The choice of classification threshold is analogous to the choice between using either the KDOQI or UAB criteria—the KDOQI criteria might be used when favoring high specificity at the expense of sensitivity, while the UAB criteria reflects a prioritization of sensitivity over specificity. Regardless, the model-based approach has a higher net-benefit across a wide range of plausible classification thresholds than either KDOQI or UAB (Supplementary Fig. 2). In decision curve analysis, net-benefit represents a summary of number of true positives and false positives and is useful in summarizing both discrimination and calibration across a range of thresholds12. The strategy with the highest net benefit across a plausible range of threshold values will be the optimal choice for balancing true positives and false positives. Because applying this model requires no additional information, cost, or testing than what would be necessary for either the UAB or KDOQI strategies, the model should be preferred to these static criteria regardless of the clinician’s threshold preference.

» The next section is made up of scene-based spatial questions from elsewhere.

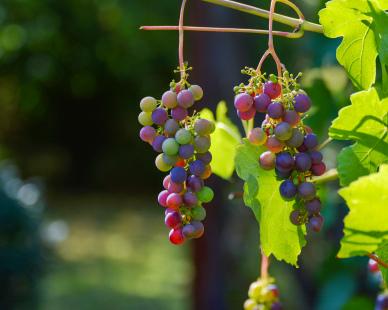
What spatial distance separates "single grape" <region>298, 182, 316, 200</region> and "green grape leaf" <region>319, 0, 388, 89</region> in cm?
12

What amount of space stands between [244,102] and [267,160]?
0.05 meters

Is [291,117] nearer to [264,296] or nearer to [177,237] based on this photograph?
[177,237]

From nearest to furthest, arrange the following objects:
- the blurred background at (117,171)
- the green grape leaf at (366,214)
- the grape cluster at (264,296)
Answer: the green grape leaf at (366,214) < the grape cluster at (264,296) < the blurred background at (117,171)

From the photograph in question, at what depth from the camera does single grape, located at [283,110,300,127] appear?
1.87 ft

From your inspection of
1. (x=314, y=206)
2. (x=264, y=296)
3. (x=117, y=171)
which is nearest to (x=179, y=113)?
(x=314, y=206)

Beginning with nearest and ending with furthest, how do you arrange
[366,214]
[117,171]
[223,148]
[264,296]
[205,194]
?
[366,214], [205,194], [264,296], [223,148], [117,171]

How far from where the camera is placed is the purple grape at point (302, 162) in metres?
0.57

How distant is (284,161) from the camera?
0.57m

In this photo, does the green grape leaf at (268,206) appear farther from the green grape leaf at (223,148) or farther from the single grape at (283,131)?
the green grape leaf at (223,148)

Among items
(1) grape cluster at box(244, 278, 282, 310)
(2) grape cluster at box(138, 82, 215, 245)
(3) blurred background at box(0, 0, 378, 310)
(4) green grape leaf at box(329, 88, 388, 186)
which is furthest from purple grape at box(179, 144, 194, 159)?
(3) blurred background at box(0, 0, 378, 310)

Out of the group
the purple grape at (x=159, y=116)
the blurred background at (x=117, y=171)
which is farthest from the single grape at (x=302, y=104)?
the blurred background at (x=117, y=171)

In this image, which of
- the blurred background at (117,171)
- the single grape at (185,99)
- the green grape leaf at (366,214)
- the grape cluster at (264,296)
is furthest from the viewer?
the blurred background at (117,171)

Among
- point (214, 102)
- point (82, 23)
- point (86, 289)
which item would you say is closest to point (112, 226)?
point (86, 289)

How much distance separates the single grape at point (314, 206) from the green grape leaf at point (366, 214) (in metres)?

Our work confirms and extends the findings of prior studies, perhaps most notably those of the HFM study, a multi-institution prospective observational cohort study concerned with better understanding AVF maturation13. Prior HFM work using a backward elimination algorithm found that AVF flow volume, vein diameter, and depth from skin were the most important predictors of successful AVF use in a mixed cohort including forearm (22.7%) and upper arm (77.3%) AVFs5. A goal of our study was to see if the addition of expanded baseline clinical characteristics with more granular detail would enhance predictive performance in a variety of modeling approaches. Although the statistical methods employed by the HFM investigators differ in their details, our results appear to replicate and confirm the findings of the HFM study. Complex modeling strategies did not substantially improve the performance of more parsimonious approaches, and ultimately, AVF flow volume and diameter remained the most important predictors of successful AVF use.
This study has some key strengths which should be highlighted. The source data has very low missingness, high internal validity, and likely very low misclassification of predictors and outcomes due to the prospective nature of data collection for the purposes of research. Additionally, the sample is homogenous with respect to access configuration, with all participants undergoing new creation of a radiocephalic AVF. Restriction to only radiocephalic AVF eliminates any variability which may be due to inherent differences between access configurations - radiocephalic AVFs tend to be distal, smaller, and with lower flow volumes then brachiocephalic AVFs, for example. As noted above, our model’s performance exceeds that of the static criteria without requiring additional testing. The model (PREDICT-AVF) is easily accessible and practical for point-of-care applications through use of the online calculator, cross-table, or nomogram chart (https://patrickheindel.shinyapps.io/predict-avf/, Supplementary Figs. 4-5).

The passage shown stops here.